■ **What the exercise asks**: Could you reproduce the text of every record below word for word, with the pictures left out?

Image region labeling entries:
========

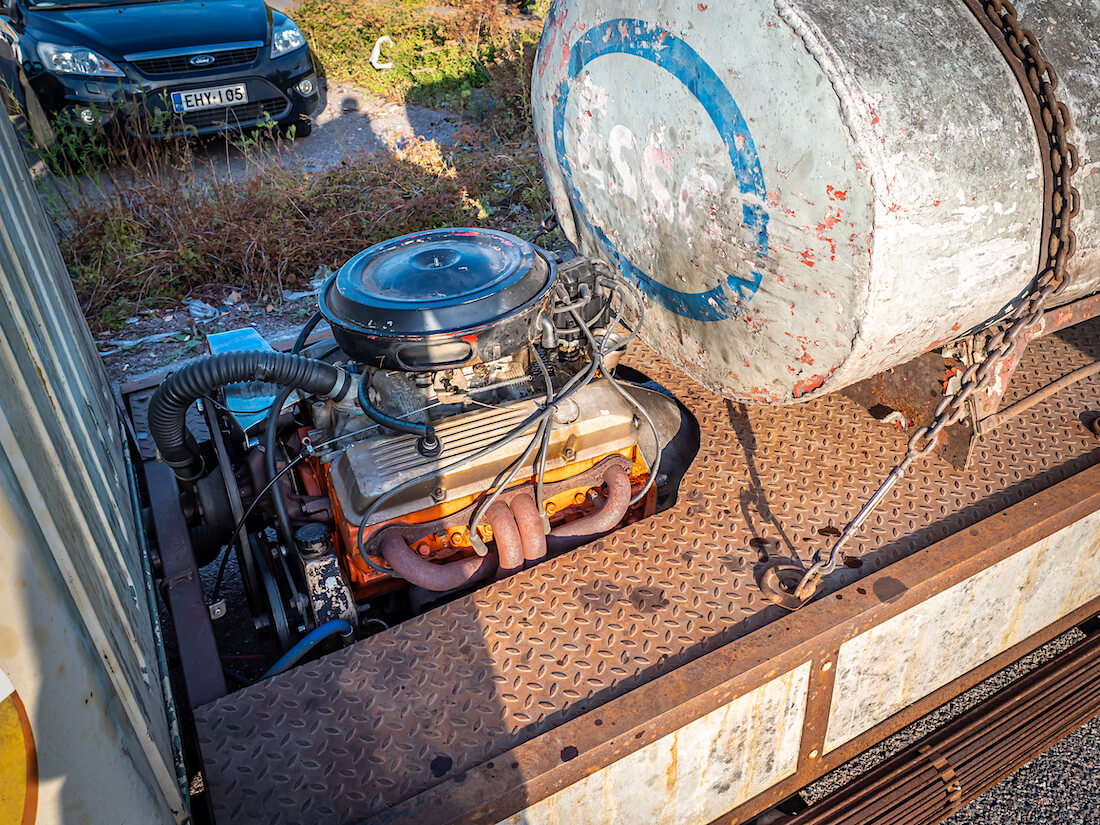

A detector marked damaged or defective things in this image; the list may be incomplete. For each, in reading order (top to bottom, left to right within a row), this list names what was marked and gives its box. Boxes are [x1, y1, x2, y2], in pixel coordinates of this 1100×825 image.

rusty chain [784, 0, 1088, 604]
rusted steel frame [984, 358, 1100, 428]
rusted steel frame [143, 460, 227, 704]
corroded metal surface [194, 324, 1096, 824]
rusted steel frame [364, 464, 1100, 824]
rusted steel frame [780, 628, 1100, 820]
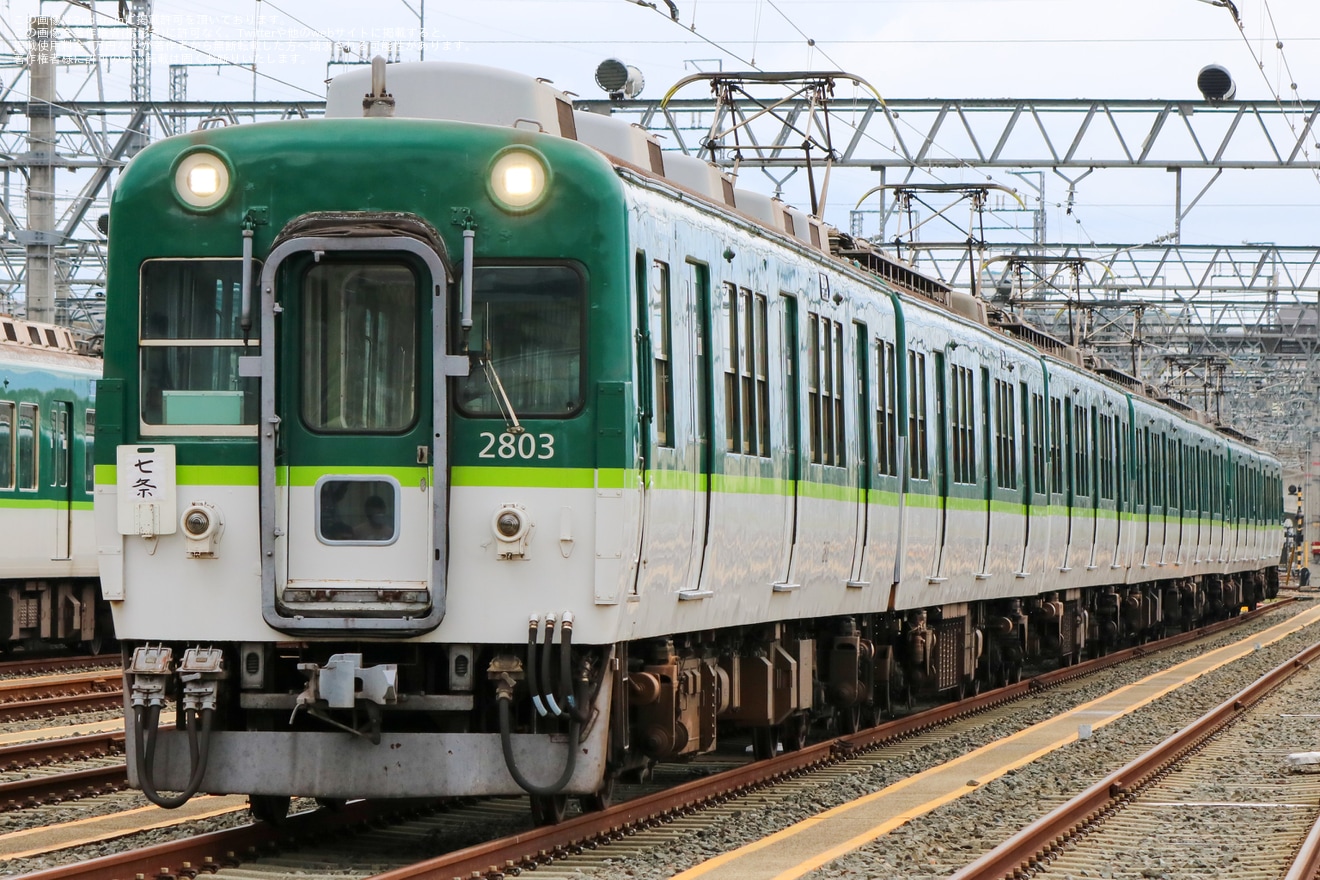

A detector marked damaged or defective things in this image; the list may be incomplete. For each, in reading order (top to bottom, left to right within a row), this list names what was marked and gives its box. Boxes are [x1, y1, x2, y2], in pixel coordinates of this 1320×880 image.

rusty rail track [12, 600, 1296, 880]
rusty rail track [948, 636, 1320, 876]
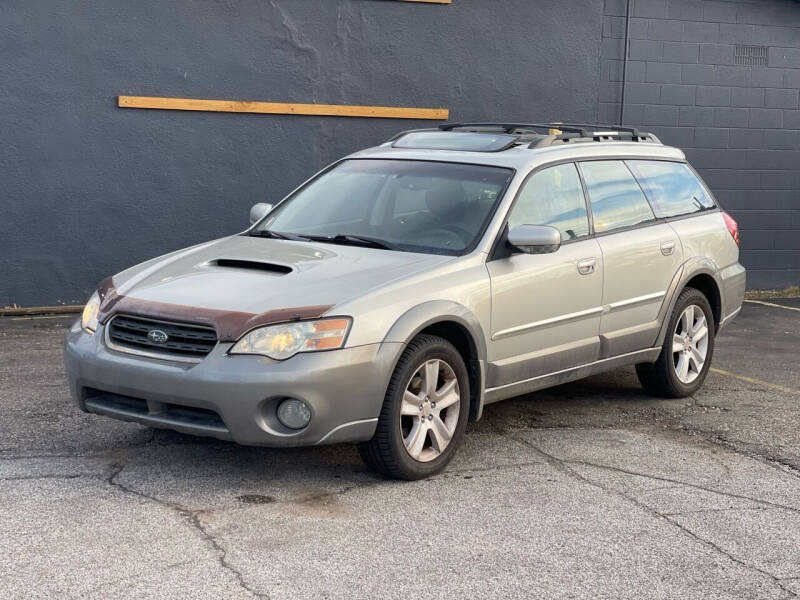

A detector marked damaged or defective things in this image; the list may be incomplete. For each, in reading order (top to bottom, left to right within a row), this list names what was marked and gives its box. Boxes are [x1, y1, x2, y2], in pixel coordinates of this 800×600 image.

crack in asphalt [106, 462, 272, 596]
crack in asphalt [504, 434, 796, 596]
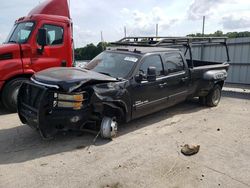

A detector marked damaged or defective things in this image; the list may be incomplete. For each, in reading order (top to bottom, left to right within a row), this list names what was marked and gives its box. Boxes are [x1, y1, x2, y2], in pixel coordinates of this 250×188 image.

detached bumper piece [17, 82, 90, 140]
broken headlight [53, 92, 86, 109]
damaged front end [17, 67, 129, 140]
crumpled hood [32, 67, 117, 92]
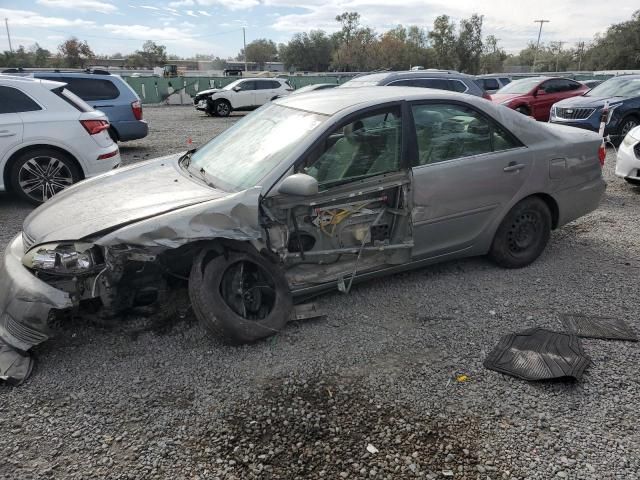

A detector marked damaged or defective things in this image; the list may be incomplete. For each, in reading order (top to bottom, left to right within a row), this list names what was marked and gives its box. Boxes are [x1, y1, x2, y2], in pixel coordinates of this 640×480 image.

crumpled front bumper [0, 234, 73, 384]
broken headlight [22, 244, 103, 274]
damaged toyota camry [0, 88, 604, 384]
wrecked vehicle [0, 88, 604, 384]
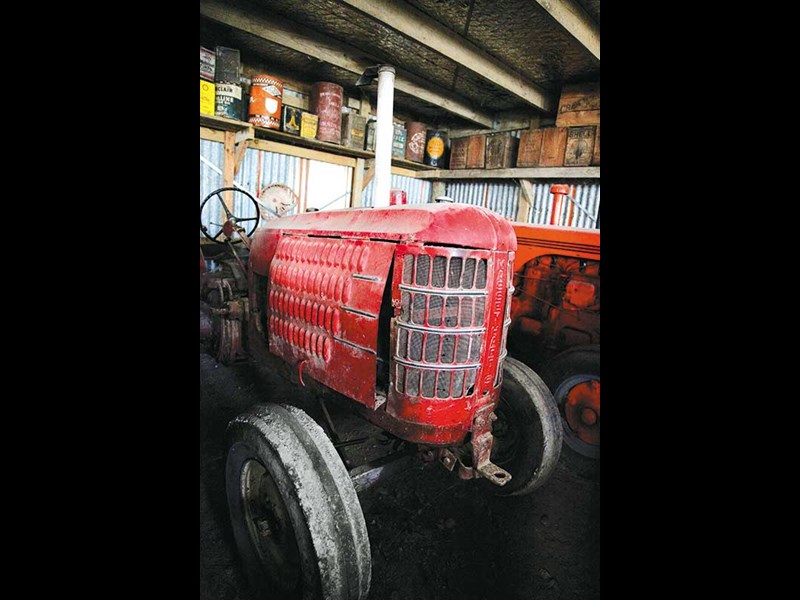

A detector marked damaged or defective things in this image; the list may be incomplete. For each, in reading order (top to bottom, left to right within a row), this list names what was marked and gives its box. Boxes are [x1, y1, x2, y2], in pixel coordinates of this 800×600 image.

========

■ **Response to the task**:
A detector marked damaged or defective things in this image; the list may be incomplete. For each, in reading order (top to bottom, left to right within a row), this list names what was marked and gives its box. Boxes are [x1, y1, x2, y2], in pixel coordinates of this 1100×825 image.

rusty chain [784, 0, 1088, 604]
rusted steel frame [984, 358, 1100, 428]
rusted steel frame [143, 460, 227, 704]
corroded metal surface [194, 324, 1096, 824]
rusted steel frame [364, 464, 1100, 824]
rusted steel frame [780, 628, 1100, 820]

A detector marked damaged or defective things in this image; the list may be incomplete. For each, in reading order (top to bottom, left to right within a row), this list names what was marked and gives its box. Boxes are [x1, y1, x2, y2], in pixel coordinates of this 1320×880 image.

rusty rail track [12, 600, 1296, 880]
rusty rail track [948, 636, 1320, 876]

A detector marked damaged or defective things in this image; the list may be incomplete. For each, in reading order (top to bottom, left to right within a row), this list names what was marked and gives its box. Boxes are [x1, y1, x2, y2], in pixel coordinates of this 800×600 image.

crack in asphalt [106, 462, 272, 596]
crack in asphalt [504, 434, 796, 596]

A detector marked damaged or defective things in this image; the list may be incomplete. For each, in reading order (top to bottom, left to right within a row), this list names what was marked and gives its box. Boxes are [x1, y1, x2, y2], in pixel coordinates of this 250×188 image.

detached bumper piece [17, 82, 90, 140]
broken headlight [53, 92, 86, 109]
damaged front end [17, 67, 129, 140]
crumpled hood [32, 67, 117, 92]

A detector marked damaged or defective things in this image; the list may be incomplete. For each, in reading order (top to bottom, left to right within a row), this list names what was marked and gives its box. Boxes are [x1, y1, x2, y2], in pixel coordinates of this 640×480 image.

crumpled front bumper [0, 234, 73, 384]
broken headlight [22, 244, 103, 274]
damaged toyota camry [0, 88, 604, 384]
wrecked vehicle [0, 88, 604, 384]

A detector marked damaged or defective things in this image; the list may be incomplete. For each, in reading order (top to bottom, left to right within a row), this list names what was marked and gives its box. Boxes are [x1, y1, x2, y2], in pixel coordinates of this 800×600 image.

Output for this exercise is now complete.